Anthony Palliser is a painter internationally recognized for his portraits and large-scale paintings of heads. Born to an English father and Belgian mother, and grandson of Belgian Prime Minister Paul-Henri Spaak, Palliser was educated at Downside School, graduated from New College, Oxford, and studied at the Academy of Fine Arts in Rome in 1967. He settled in Paris in 1970, where he continues to live and work. From 1995 to 1997, he served as Visiting Professor at the New York School of Visual Arts in Savannah, Georgia, a region whose low-country landscapes remain a lasting source of inspiration.

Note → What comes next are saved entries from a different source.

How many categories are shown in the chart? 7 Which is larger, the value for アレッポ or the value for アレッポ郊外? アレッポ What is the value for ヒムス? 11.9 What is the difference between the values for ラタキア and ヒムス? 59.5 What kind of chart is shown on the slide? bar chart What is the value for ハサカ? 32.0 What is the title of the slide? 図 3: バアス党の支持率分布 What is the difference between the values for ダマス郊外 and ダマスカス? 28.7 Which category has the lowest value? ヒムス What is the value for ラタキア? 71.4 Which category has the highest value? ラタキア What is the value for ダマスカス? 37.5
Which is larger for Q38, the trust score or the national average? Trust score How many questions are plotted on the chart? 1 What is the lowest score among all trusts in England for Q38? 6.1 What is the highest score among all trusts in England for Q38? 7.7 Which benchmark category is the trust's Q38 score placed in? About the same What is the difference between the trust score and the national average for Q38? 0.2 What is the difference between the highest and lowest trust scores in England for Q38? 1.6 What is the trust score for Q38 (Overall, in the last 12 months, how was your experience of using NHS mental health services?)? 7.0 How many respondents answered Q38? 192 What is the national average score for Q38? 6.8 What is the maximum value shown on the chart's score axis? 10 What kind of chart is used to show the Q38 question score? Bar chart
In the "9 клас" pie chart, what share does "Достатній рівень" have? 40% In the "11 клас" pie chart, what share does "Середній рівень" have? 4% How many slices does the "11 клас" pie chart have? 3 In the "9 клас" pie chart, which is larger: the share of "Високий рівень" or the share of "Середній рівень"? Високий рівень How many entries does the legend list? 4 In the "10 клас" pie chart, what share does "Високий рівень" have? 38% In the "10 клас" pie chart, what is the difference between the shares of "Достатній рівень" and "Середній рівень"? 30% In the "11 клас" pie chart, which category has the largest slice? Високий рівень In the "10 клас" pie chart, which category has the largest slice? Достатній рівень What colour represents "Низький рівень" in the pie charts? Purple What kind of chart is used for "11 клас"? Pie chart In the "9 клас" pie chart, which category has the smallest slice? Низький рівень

Over his career, Palliser has held more than two dozen solo exhibitions and participated in numerous group shows in Europe and the United States. His portraits include figures from literature, politics, film, and the arts: Graham Greene (National Portrait Gallery, London), Paddy Ashdown (House of Commons, London), Sir Michael Howard (King’s College London), Seamus Heaney, Derek Mahon, James Ivory, John Boorman, Kenzo Takada, Kristin Scott Thomas, Charlotte Rampling, Marianne Faithfull, and Pierce Brosnan, among others.
In recent decades, Palliser has focused on his acclaimed Large Heads series, monumental canvases painted from life that blur the boundaries between portraiture and pure painting. A book of his collected works was published by Éditions du Regard (2005), accompanied by an exhibition at the Ricard Foundation, Paris. Subsequent solo shows include the Jepson Center for the Arts, Telfair Museums, Savannah (2008–09), and Elephant Paname, Paris (2012).